The under-pricing or “auction” strategy is relevant here because it makes it inevitable that the winning “bid” for a home priced a percentage point or two below market value will always be an over-bid, just to move from an under-valued list price to a full-value sales price. So the question is not whether a home will get over-bids—the seller’s strategy demands them—but how high the winning over-bid will be.

I should add that over-bids aren’t inevitable, even here in la-la land, where all of us are venture capitalists, drive $100,000 cars and light our cigars with $50 bills. Some Silicon Valley neighborhoods, those at each extreme of the price range, don’t have a pool of buyers large enough to make this strategy work—or at least that’s the perception; I suspect that in fact it’s the agents in these neighborhoods, and not the buyers, who resist this strategy.

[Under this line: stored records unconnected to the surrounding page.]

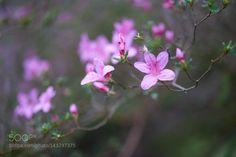 Beauty by JessVLpez http://ift.tt/1LahrJ8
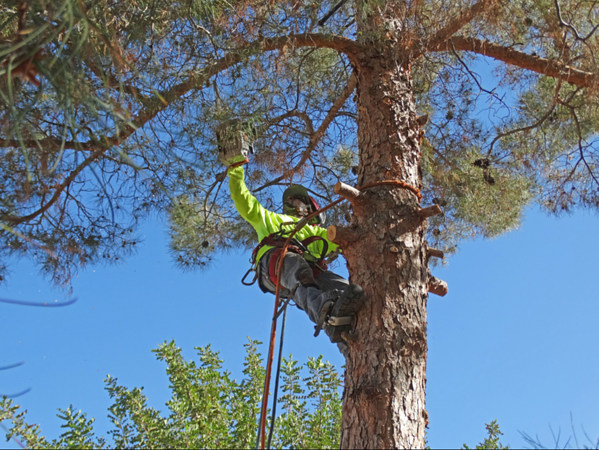 Tree Trimming #3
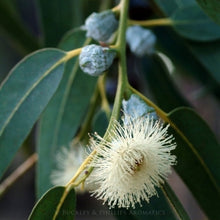 Load image into Gallery viewer, Eucalyptus Blue Mallee Essential Oil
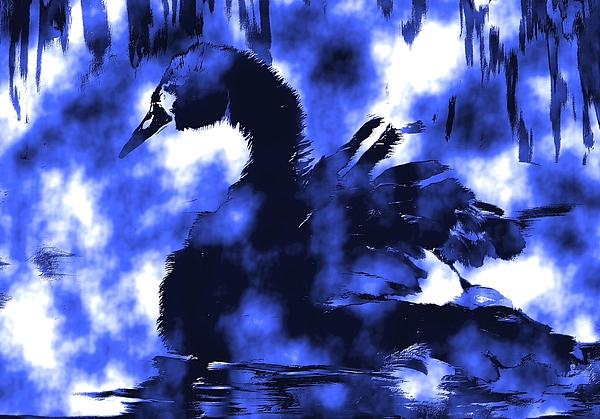 Karen Harding - Blue Swan
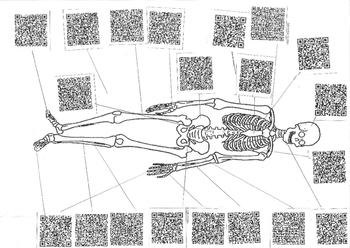 Skeleton / Skeletal System QR Code Activity Sheet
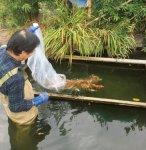 米の仕入れなどで縁のある新潟県十日町で養殖された錦鯉の引き上げに毎年参加。その稚魚を所沢市内の学校や病院の池に放流し、地域に貢献している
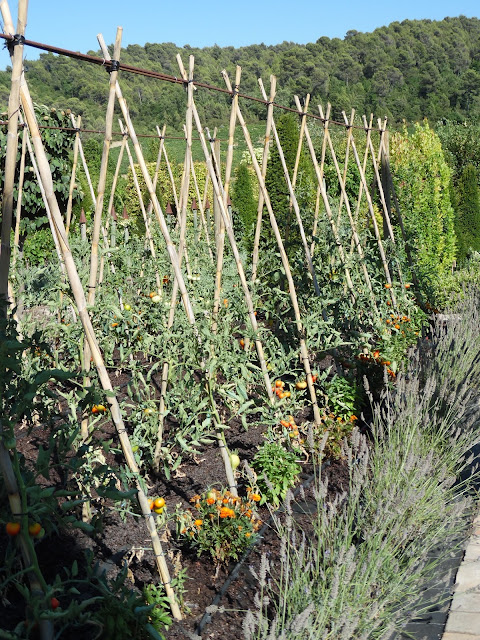 potager, prowansalski ogród warzywny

But it’s also at least partly true that the viability of deliberate under-pricing depends on how desirable a neighborhood is—how “emotional” demand is for that neighborhood. A humdrum neighborhood will generate big over-bids only in the most overheated of markets. It’s also true that buyer mentality—the typical buyer profile for that neighborhood—plays a huge role. Cautious, conservative buyers make cautious, conservative offers, and cautious, conservative buyers travel in packs and live in the same neighborhoods. Sought-after neighborhoods, on the other hand, attract highly-driven, risk-tolerant buyers and, in fact, are priced so high that only highly-driven, risk-tolerant people can afford them.

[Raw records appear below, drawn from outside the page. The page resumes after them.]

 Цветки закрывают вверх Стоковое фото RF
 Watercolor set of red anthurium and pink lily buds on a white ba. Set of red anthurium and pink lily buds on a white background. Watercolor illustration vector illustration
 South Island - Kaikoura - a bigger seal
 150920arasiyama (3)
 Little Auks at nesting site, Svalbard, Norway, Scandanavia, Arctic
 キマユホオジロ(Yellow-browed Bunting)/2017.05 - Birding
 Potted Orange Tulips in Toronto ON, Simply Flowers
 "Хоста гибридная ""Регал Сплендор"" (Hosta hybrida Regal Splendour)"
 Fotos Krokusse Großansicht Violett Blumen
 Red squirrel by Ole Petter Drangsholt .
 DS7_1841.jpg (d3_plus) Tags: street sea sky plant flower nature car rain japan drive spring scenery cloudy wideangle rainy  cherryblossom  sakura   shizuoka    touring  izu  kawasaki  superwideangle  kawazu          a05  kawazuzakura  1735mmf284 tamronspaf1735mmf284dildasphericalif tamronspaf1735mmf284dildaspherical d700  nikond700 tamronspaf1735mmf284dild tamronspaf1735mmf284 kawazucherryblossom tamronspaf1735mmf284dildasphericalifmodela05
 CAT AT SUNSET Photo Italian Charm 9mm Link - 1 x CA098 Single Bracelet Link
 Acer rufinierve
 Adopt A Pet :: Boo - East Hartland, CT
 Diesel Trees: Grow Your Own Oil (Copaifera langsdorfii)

And it’s also true that whatever drives a market at any point, whether it’s dot-com wealth in 2000 or subprime lending in 2005, determines which segment of the market gets a disproportionate share of the money, and therefore the highest over-bids. Dot-com and subprime never drove the same neighborhoods, either at the same or different times, something that seems to have escaped many an amateur market watcher, but the difference between the two explains why the real estate crashes of 2001 and 2007 hit different neighborhoods hardest and some not at all.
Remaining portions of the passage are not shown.